Beginning with the line that includes "2017 HONDA CIVIC LX" and ending with the last line of the entries below, set down each line exactly; include no pictures.

Scraped caption text data:
==================================================
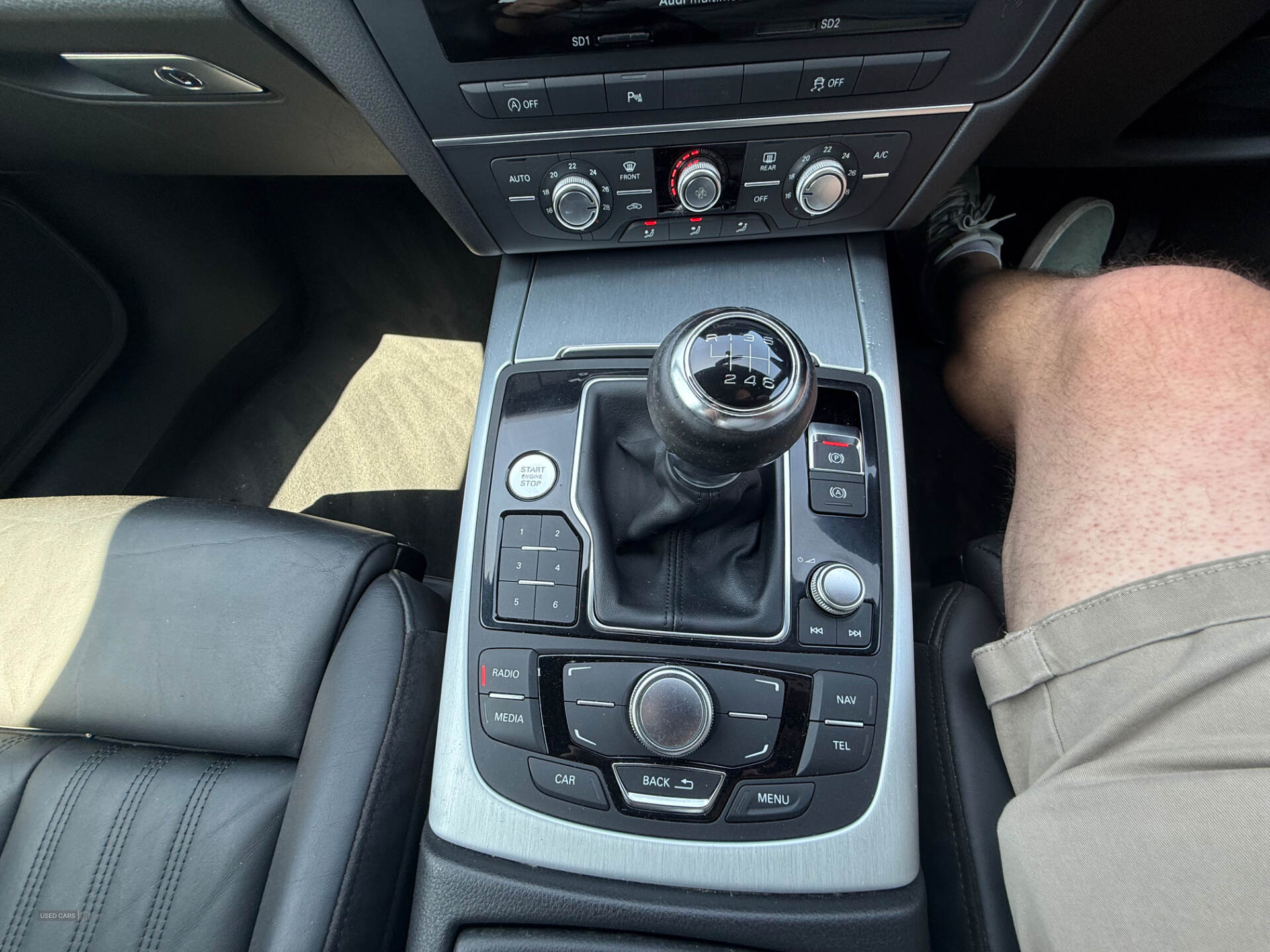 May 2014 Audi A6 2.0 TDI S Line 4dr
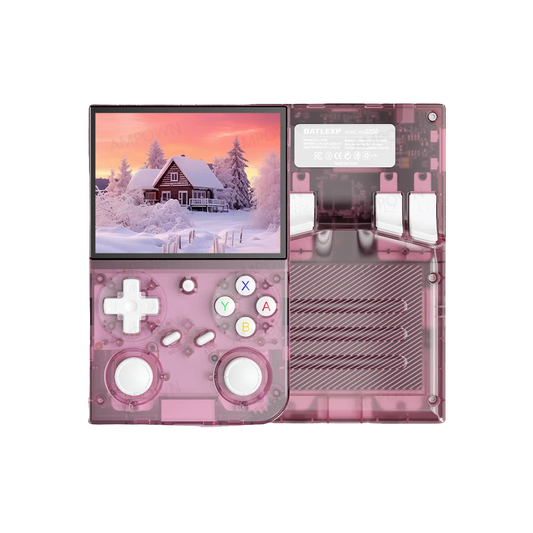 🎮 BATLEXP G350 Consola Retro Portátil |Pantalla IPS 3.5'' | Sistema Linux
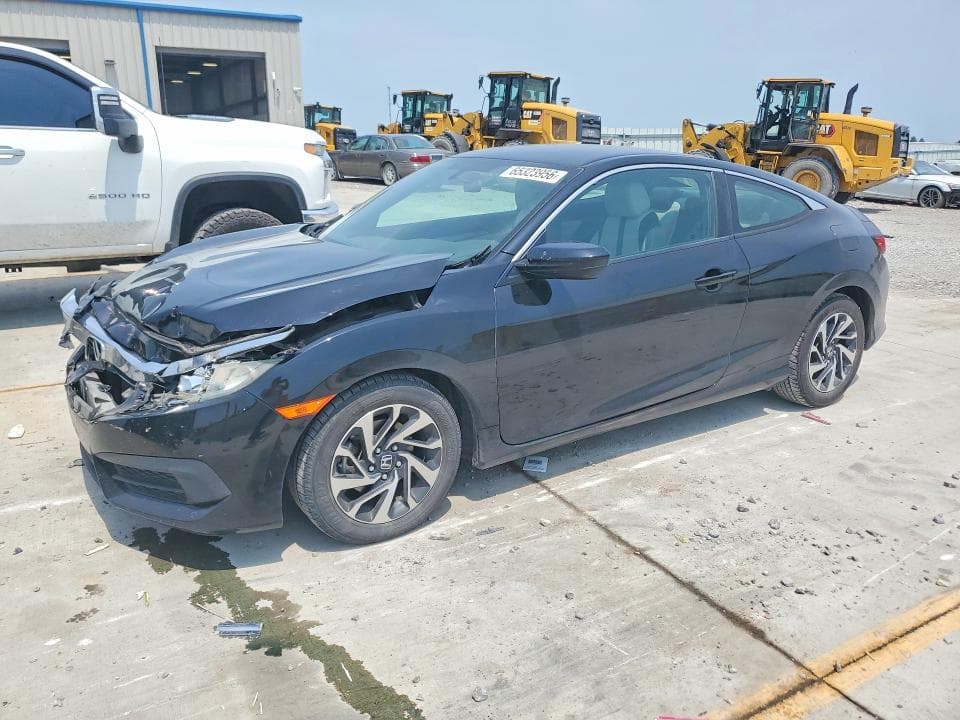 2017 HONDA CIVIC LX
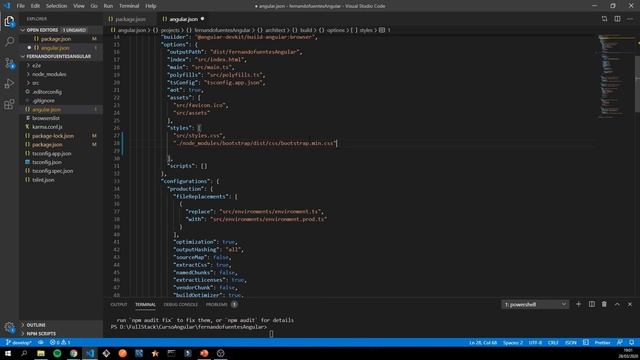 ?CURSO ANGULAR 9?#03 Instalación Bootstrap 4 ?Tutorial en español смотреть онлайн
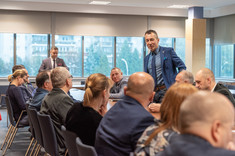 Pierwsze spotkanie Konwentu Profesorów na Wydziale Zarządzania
==================================================
--- Expected answer ---
 2017 HONDA CIVIC LX
 ?CURSO ANGULAR 9?#03 Instalación Bootstrap 4 ?Tutorial en español смотреть онлайн
 Pierwsze spotkanie Konwentu Profesorów na Wydziale Zarządzania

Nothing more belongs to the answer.